**SET PROBLEM:**
Look for "Given the options" in the records below, then copy that line and every line after it, exactly and with nothing added.

Dataset entries
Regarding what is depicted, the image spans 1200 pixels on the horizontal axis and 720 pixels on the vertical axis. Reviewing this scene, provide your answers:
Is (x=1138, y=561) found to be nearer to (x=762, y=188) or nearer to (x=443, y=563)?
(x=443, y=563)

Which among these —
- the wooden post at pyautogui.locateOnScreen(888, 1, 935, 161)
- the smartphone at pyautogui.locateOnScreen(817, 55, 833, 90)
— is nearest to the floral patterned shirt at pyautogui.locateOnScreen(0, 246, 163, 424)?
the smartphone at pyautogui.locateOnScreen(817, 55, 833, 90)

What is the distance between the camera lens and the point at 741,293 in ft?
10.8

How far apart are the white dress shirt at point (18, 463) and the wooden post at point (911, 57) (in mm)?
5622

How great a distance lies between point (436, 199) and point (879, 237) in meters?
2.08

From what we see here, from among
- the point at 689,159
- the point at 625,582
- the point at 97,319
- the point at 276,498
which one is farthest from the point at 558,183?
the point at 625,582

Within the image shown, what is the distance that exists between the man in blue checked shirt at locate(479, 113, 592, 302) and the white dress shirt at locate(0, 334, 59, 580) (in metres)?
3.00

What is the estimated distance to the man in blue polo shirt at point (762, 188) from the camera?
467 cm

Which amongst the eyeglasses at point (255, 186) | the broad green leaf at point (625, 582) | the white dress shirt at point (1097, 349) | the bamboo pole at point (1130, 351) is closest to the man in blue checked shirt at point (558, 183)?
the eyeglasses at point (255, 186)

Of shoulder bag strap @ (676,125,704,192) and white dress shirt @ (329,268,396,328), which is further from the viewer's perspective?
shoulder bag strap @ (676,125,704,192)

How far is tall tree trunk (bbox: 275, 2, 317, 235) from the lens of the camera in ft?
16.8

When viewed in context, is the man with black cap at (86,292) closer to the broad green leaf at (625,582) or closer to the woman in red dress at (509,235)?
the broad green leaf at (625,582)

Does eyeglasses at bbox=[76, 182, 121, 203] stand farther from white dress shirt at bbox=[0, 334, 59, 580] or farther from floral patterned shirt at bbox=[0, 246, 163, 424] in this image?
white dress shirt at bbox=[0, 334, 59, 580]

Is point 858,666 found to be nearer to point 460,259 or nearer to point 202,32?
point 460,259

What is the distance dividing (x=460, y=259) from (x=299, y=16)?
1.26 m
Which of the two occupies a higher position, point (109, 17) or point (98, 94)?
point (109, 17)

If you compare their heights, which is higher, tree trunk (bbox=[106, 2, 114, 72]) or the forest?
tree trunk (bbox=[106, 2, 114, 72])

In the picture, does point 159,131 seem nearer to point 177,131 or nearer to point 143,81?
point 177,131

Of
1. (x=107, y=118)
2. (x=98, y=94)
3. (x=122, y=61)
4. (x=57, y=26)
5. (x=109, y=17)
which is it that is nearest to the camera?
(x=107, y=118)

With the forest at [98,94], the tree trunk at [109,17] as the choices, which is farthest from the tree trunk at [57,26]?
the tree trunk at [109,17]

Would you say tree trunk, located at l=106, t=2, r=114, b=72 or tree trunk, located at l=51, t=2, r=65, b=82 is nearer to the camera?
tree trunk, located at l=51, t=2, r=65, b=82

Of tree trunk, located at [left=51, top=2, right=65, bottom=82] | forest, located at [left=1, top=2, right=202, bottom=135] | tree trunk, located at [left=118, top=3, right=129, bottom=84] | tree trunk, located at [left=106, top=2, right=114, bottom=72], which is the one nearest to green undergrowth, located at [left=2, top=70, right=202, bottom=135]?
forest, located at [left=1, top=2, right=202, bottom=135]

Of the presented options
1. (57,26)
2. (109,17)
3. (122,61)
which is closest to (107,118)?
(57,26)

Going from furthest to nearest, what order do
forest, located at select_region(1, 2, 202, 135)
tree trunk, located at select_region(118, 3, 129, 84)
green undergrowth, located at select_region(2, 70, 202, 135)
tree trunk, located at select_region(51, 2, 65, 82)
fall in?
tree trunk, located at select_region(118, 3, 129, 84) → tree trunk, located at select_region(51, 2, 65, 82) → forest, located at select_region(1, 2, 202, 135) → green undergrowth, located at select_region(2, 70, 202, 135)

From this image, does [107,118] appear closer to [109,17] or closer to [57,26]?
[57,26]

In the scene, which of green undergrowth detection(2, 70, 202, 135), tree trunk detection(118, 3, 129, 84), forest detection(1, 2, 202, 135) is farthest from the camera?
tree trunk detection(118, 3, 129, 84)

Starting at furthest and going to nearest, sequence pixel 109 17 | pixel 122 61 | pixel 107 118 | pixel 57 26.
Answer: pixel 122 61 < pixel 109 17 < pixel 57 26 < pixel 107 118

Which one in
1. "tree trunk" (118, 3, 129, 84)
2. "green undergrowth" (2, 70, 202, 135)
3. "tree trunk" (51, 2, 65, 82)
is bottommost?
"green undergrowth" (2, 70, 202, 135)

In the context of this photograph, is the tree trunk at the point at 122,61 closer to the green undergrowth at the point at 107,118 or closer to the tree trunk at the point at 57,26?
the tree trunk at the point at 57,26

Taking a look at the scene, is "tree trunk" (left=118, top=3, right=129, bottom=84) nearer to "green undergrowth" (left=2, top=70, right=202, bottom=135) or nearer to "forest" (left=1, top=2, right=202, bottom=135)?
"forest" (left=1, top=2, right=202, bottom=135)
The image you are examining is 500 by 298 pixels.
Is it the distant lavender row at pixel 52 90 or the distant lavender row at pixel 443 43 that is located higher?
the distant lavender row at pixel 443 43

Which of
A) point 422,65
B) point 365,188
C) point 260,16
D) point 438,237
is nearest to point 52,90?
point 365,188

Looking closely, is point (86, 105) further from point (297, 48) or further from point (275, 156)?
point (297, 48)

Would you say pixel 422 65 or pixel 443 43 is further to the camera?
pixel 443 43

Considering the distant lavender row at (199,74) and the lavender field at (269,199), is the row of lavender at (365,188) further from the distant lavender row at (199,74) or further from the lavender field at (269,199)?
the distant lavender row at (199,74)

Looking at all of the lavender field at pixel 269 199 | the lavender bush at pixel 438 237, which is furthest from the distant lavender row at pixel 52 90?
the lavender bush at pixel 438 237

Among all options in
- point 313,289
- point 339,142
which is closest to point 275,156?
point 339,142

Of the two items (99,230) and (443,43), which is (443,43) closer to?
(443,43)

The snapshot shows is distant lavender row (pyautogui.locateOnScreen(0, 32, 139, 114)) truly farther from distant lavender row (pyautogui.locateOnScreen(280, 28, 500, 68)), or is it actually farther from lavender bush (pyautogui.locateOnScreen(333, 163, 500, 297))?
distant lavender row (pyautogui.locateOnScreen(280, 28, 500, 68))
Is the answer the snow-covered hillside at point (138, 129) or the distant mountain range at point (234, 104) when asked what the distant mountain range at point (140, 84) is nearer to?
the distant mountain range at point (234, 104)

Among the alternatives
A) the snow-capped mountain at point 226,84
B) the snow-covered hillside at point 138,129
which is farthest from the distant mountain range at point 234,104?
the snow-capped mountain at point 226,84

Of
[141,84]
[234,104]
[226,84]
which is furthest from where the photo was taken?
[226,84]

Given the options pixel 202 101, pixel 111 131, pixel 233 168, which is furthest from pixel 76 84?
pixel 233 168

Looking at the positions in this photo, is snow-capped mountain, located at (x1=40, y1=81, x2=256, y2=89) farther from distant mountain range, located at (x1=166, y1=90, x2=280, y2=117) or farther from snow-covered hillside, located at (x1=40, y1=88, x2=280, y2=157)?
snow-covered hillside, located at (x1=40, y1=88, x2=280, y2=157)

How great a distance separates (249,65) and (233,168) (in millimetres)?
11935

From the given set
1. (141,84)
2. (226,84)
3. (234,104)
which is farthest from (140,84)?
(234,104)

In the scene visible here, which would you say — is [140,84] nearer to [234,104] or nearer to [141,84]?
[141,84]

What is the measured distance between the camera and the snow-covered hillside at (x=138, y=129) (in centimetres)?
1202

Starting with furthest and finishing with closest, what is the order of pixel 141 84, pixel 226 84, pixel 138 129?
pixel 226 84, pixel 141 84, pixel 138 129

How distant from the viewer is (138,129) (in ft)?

**CORRECT RESULT:**
Given the options pixel 202 101, pixel 111 131, pixel 233 168, which is furthest from pixel 76 84?
pixel 233 168

Looking at the positions in this photo, is snow-capped mountain, located at (x1=40, y1=81, x2=256, y2=89) farther from distant mountain range, located at (x1=166, y1=90, x2=280, y2=117) or farther from snow-covered hillside, located at (x1=40, y1=88, x2=280, y2=157)?
snow-covered hillside, located at (x1=40, y1=88, x2=280, y2=157)

How great a distance separates (249,65) and (233,168) (in millimetres)?
11935

From the given set
1. (141,84)
2. (226,84)
3. (234,104)
which is farthest from (140,84)?
(234,104)

In the scene visible here, which would you say — is [140,84] nearer to [234,104] or nearer to [141,84]?
[141,84]

What is the measured distance between the camera and the snow-covered hillside at (x=138, y=129) (in centimetres)?
1202

Starting with furthest and finishing with closest, what is the order of pixel 141 84, pixel 226 84, pixel 138 129?
pixel 226 84, pixel 141 84, pixel 138 129

How distant from the viewer is (138,129) (in ft)?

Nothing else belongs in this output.